Burada herhangi bir bilimsel makaleden veya kanıtlarını sunabileceğim bir kavramdan bahsetmeyeceğim. Anlatacaklarım tamamen benim öznel fikrim, bakış açım. Yanlış bir ifade kullanabilirim; bunun için şimdiden özür dilerim.
Şimdi doğaya bir bakın: Gökyüzüne, denize, bulutlara… Ne kadar güzel değil mi? Fakat işin içine girince aslında hepsi Güneş’in birer yansıması. Sadece bir ışık kırılmasının eseri. Kapalı bir günde etrafa bakın: gri tonlar, basık ve karamsar bir hava… O “bahar havası” dediğimiz renkli, çiçekli, huzurlu; kısacası olumlu duygular yaratan doğa nereye gitti? Bakıldığında her şey Güneş’e bağlı. Oyun bir yalan ya da bir yansıma. O olmasa geceleri bile güzel Ay’ı nerede görecektik?
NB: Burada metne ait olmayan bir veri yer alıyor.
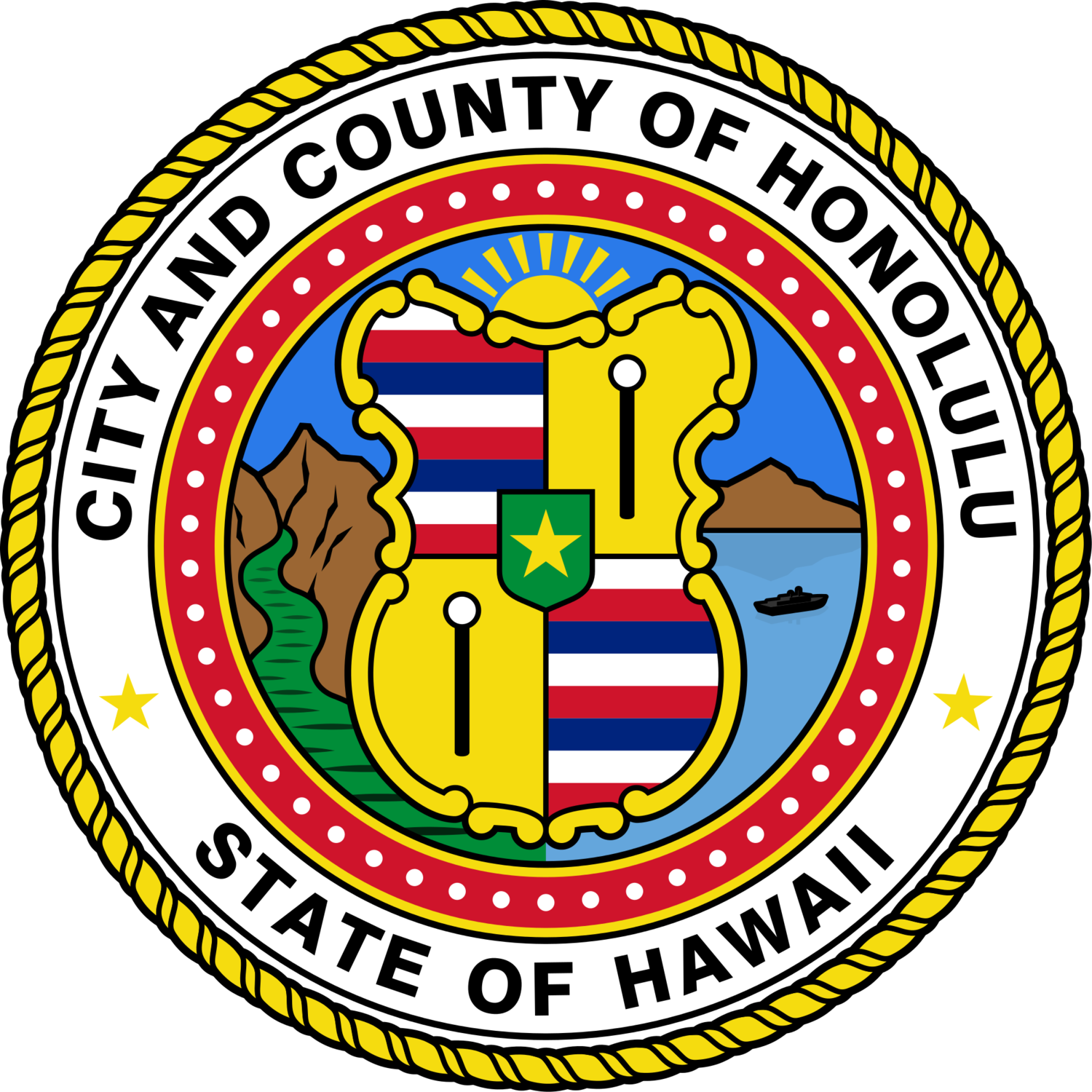 Honolulu Office of Climate Change, Sustainability and Resiliency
Ama Güneş gibi yıldızlar her zaman koşulsuz parlar; ömürlerinin sonuna kadar parlamaya devam ederler.
Evrene baktığımızda aslında görüyoruz ki bu “yalancılar” o kadar popüler ki birçok kütle onların etrafında toplanmak istiyor. Gezegenler sanki onlara tapıyormuşçasına etraflarında dönüyorlar. Bilmiyorum, belki de abartılı bir ifade biçimi oldu ama düşününce öyle geliyor. Yalan söylüyor; biliyorlar ama düzeni bozmaya korkuyorlar. Bakınca buradaki her şey geçici. Yıldızların bile bir sonu var. İnsanlar ne kadar unutmak istese de bu hep var olacak bir gerçek, bir kanun. Bu yüzden ne kadar yalan da olsa bu hayatı dolu dolu yaşamak gerek. Örneğin şu anda sevdiğinle birliktesin ama elbet bunun devamı gerçeklerle pekişecek. Burada tabii inanç şekli de önemli fakat bu konuya hiç girmeyeceğim.
Yazımı bitirmeden önce aklıma takılan soruları paylaşmak istiyorum: Gerçek dünya nasıl bir yer? Biz bu gerçekliği kaldırabilecek miyiz?